Vous êtes ici : Accueil » Afrique australe » Madagascar » MADAGASCAR : Realpolitik françafricaine ?

MADAGASCAR : Realpolitik françafricaine ?

D 16 juin 2009     H 22:17     A Pierre Sidy     C 0 messages


Visiblement, après le coup d’État du 17 mars 2009 de
Rajoelina et des soldats mutins (anciens membres
revanchards de la garde présidentielle de l’« amiral
rouge » Ratsiraka en 2002), la Françafrique tâtonne et tergiverse
beaucoup, confrontée au maelström malgache. Ses
rétropédalages tiennent en fait compte de la remontée relative du
sentiment anticolonialiste, mais aussi de la conscience des
difficultés objectives, en cas d’emballement de la situation, à
évacuer la plus forte communauté d’expatriés et de binationaux
(23 000 personnes) du pré carré. Ajouter à cela que l’Afrique du
Sud et la SADC (Communauté d’Afrique australe) restent très
cohérentes et motivées dans leur dénonciation du coup d’État et
donc dans leur volonté de contrer l’influence française dans les
médiations internationales engagées.

──────────────────────────────

## CONSIGNE 1
Pour chaque affirmation, dites si elle concorde avec l’extrait en répondant par oui ou non, puis citez mot pour mot les termes de l’extrait qui permettent de trancher. (a) Le coup d’État a eu lieu le 17 mars 2009. (b) La communauté d’expatriés et de binationaux compte 32 000 personnes. (c) L’Afrique du Sud et la SADC soutiennent le coup d’État.
## CONSIGNE 2
Recopiez à l’identique le passage de l’extrait qui s’ouvre sur les mots contenant « Visiblement, après le » et se clôt sur « médiations internationales engagées. ».
Appuyez-vous uniquement sur l’extrait.

──────────────────────────────

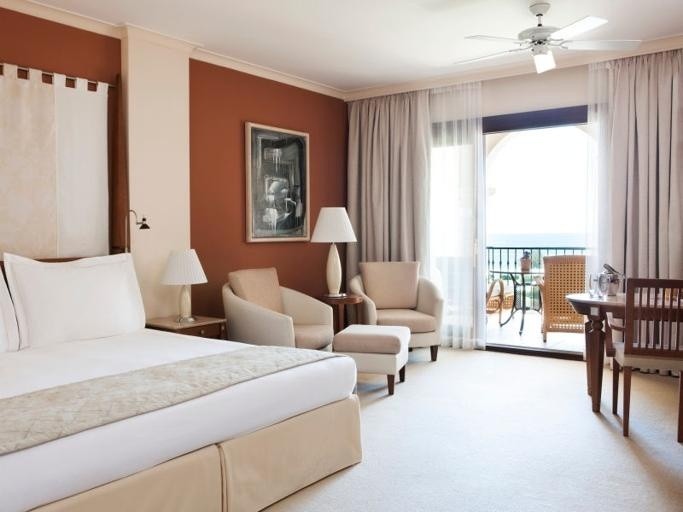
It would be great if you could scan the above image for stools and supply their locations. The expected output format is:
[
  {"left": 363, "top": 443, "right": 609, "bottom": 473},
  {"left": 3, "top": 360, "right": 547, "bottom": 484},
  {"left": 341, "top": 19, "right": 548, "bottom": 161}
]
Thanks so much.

──────────────────────────────

## CORRIGÉ 1
(a) Oui : « après le coup d’État du 17 mars 2009 ».
(b) Non : « (23 000 personnes) ».
(c) Non : « restent très cohérentes et motivées dans leur dénonciation du coup d’État ».

## CORRIGÉ 2
Visiblement, après le coup d’État du 17 mars 2009 de
Rajoelina et des soldats mutins (anciens membres
revanchards de la garde présidentielle de l’« amiral
rouge » Ratsiraka en 2002), la Françafrique tâtonne et tergiverse
beaucoup, confrontée au maelström malgache. Ses
rétropédalages tiennent en fait compte de la remontée relative du
sentiment anticolonialiste, mais aussi de la conscience des
difficultés objectives, en cas d’emballement de la situation, à
évacuer la plus forte communauté d’expatriés et de binationaux
(23 000 personnes) du pré carré. Ajouter à cela que l’Afrique du
Sud et la SADC (Communauté d’Afrique australe) restent très
cohérentes et motivées dans leur dénonciation du coup d’État et
donc dans leur volonté de contrer l’influence française dans les
médiations internationales engagées.